La Juventus si trova ad affrontare un momento di profonda emergenza a centrocampo, una situazione che costringe il tecnico Luciano Spalletti a guardare con estrema attenzione alle risorse interne del club. La notizia dell'infortunio di Manuel Locatelli, che dovrà sottoporsi a un intervento chirurgico, ha scosso l'ambiente bianconero, privando la squadra di un perno fondamentale in un momento cruciale della stagione. A complicare ulteriormente il quadro clinico della Continassa si è aggiunta anche la lesione muscolare riportata da Jeremie Boga, riducendo drasticamente le opzioni a disposizione per le prossime sfide di campionato. In questo scenario di necessità, la dirigenza e lo staff tecnico hanno deciso di promuovere stabilmente in prima squadra uno dei profili più interessanti del progetto Next Gen, confermando la validità della filiera giovanile juventina.
Il nome nuovo che sta attirando le attenzioni degli addetti ai lavori è quello di Augusto Owusu, un talento purissimo classe 2005 che rappresenta l'essenza del vivaio bianconero. Nato a Torino, Owusu ha iniziato il suo percorso con la maglia della Vecchia Signora all'età di soli sette anni, compiendo tutta la trafila delle categorie giovanili con una costanza e una crescita tecnica impressionanti. Dopo una parentesi formativa in prestito alla Reggiana durante la stagione 2022/2023, il giovane centrocampista è tornato alla base diventando un punto fermo della formazione Next Gen a partire dall'annata 2024/2025. Con un bottino di 53 presenze ufficiali nella seconda squadra, pur non avendo ancora trovato la via della rete, ha dimostrato una maturità tattica fuori dal comune, fornendo anche due assist decisivi e garantendo sempre prestazioni di alto livello agonistico.
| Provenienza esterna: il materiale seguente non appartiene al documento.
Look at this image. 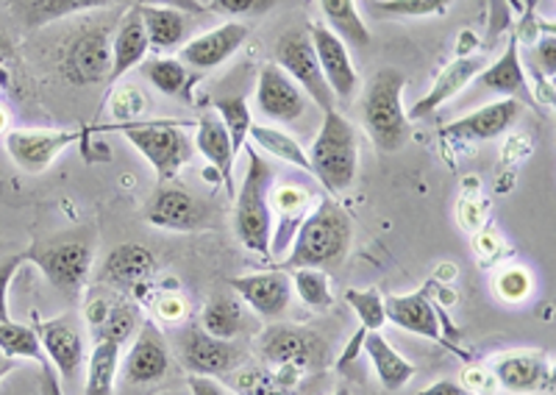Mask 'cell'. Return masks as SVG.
Wrapping results in <instances>:
<instances>
[{
    "instance_id": "cell-48",
    "label": "cell",
    "mask_w": 556,
    "mask_h": 395,
    "mask_svg": "<svg viewBox=\"0 0 556 395\" xmlns=\"http://www.w3.org/2000/svg\"><path fill=\"white\" fill-rule=\"evenodd\" d=\"M14 368H17V359H9L0 354V382H3V379H7Z\"/></svg>"
},
{
    "instance_id": "cell-45",
    "label": "cell",
    "mask_w": 556,
    "mask_h": 395,
    "mask_svg": "<svg viewBox=\"0 0 556 395\" xmlns=\"http://www.w3.org/2000/svg\"><path fill=\"white\" fill-rule=\"evenodd\" d=\"M39 384H42V395H64L62 384L56 379V370L48 362H42V370H39Z\"/></svg>"
},
{
    "instance_id": "cell-38",
    "label": "cell",
    "mask_w": 556,
    "mask_h": 395,
    "mask_svg": "<svg viewBox=\"0 0 556 395\" xmlns=\"http://www.w3.org/2000/svg\"><path fill=\"white\" fill-rule=\"evenodd\" d=\"M109 3H114V0H31L28 17H31V26H45V23H53V20L109 7Z\"/></svg>"
},
{
    "instance_id": "cell-12",
    "label": "cell",
    "mask_w": 556,
    "mask_h": 395,
    "mask_svg": "<svg viewBox=\"0 0 556 395\" xmlns=\"http://www.w3.org/2000/svg\"><path fill=\"white\" fill-rule=\"evenodd\" d=\"M64 78L76 87H92L109 78L112 71V37L103 28H87L70 42L64 53Z\"/></svg>"
},
{
    "instance_id": "cell-21",
    "label": "cell",
    "mask_w": 556,
    "mask_h": 395,
    "mask_svg": "<svg viewBox=\"0 0 556 395\" xmlns=\"http://www.w3.org/2000/svg\"><path fill=\"white\" fill-rule=\"evenodd\" d=\"M195 148L203 160L212 165V170L217 173L220 184L226 187L228 197L235 201V165H237V151L231 145V137H228L226 126L220 123V117L206 112V115L198 117V131H195Z\"/></svg>"
},
{
    "instance_id": "cell-2",
    "label": "cell",
    "mask_w": 556,
    "mask_h": 395,
    "mask_svg": "<svg viewBox=\"0 0 556 395\" xmlns=\"http://www.w3.org/2000/svg\"><path fill=\"white\" fill-rule=\"evenodd\" d=\"M306 156H309L312 167L309 176H315L331 195H340V192L351 190L356 181L359 131L345 115L329 109V112H323V126Z\"/></svg>"
},
{
    "instance_id": "cell-13",
    "label": "cell",
    "mask_w": 556,
    "mask_h": 395,
    "mask_svg": "<svg viewBox=\"0 0 556 395\" xmlns=\"http://www.w3.org/2000/svg\"><path fill=\"white\" fill-rule=\"evenodd\" d=\"M248 26L240 20H231V23H223V26L212 28L206 34H198L190 42H184L178 48V62L190 71H215L220 64H226L228 59L235 56L248 39Z\"/></svg>"
},
{
    "instance_id": "cell-25",
    "label": "cell",
    "mask_w": 556,
    "mask_h": 395,
    "mask_svg": "<svg viewBox=\"0 0 556 395\" xmlns=\"http://www.w3.org/2000/svg\"><path fill=\"white\" fill-rule=\"evenodd\" d=\"M151 46H148V34L139 17V9L134 7L121 23V28L112 37V71H109L106 84H117L126 73L146 62Z\"/></svg>"
},
{
    "instance_id": "cell-23",
    "label": "cell",
    "mask_w": 556,
    "mask_h": 395,
    "mask_svg": "<svg viewBox=\"0 0 556 395\" xmlns=\"http://www.w3.org/2000/svg\"><path fill=\"white\" fill-rule=\"evenodd\" d=\"M153 270H156V259H153L151 251L146 245L126 243L106 256L101 281H106V284L117 290H137L146 288Z\"/></svg>"
},
{
    "instance_id": "cell-36",
    "label": "cell",
    "mask_w": 556,
    "mask_h": 395,
    "mask_svg": "<svg viewBox=\"0 0 556 395\" xmlns=\"http://www.w3.org/2000/svg\"><path fill=\"white\" fill-rule=\"evenodd\" d=\"M292 293L304 301L309 309H329L334 304L331 293V276L320 268H295L292 270Z\"/></svg>"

Un dettaglio che non passa inosservato riguarda il suo secondo nome, Seedorf, scelto dal padre come esplicito omaggio al leggendario campione olandese che ha vestito le maglie di Real Madrid, Inter e Milan. Sebbene il paragone con un mostro sacro del calcio mondiale possa apparire pesante, le caratteristiche tecniche di Owusu sembrano onorare tale eredità: si tratta infatti di un calciatore dotato di una fisicità prorompente, abbinata a un dinamismo che gli permette di coprire ampie porzioni di campo. La sua versatilità tattica è uno dei motivi principali che hanno convinto Spalletti a puntare su di lui; Owusu può infatti agire sia come schermo davanti alla difesa, proteggendo la retroguardia, sia come centrocampista capace di coprire entrambe le aree di rigore, in grado di recuperare il pallone e ribaltare immediatamente l'azione con progressioni palla al piede.
L'ascesa del giovane torinese non è frutto del caso, ma di una valutazione attenta iniziata già durante la scorsa estate, quando Spalletti lo ha aggregato alla prima squadra per la tournée precampionato. In quell'occasione, il tecnico toscano ha avuto modo di testare le doti atletiche e la tenuta mentale del ragazzo, decidendo di bloccare qualsiasi ipotesi di prestito per tenerlo sotto la propria ala protettrice, alternandolo tra gli impegni della Next Gen e gli allenamenti con i calciatori più esperti. Ora, complice il vuoto lasciato dai titolari, per Owusu si aprono ufficialmente le porte della Serie A, un'opportunità che potrebbe segnare una svolta definitiva nella sua carriera e confermare la Juventus come club all'avanguardia nella valorizzazione dei propri prodotti interni. Il debutto imminente rappresenta non solo una soluzione all'emergenza, ma un investimento strategico per il futuro del centrocampo bianconero.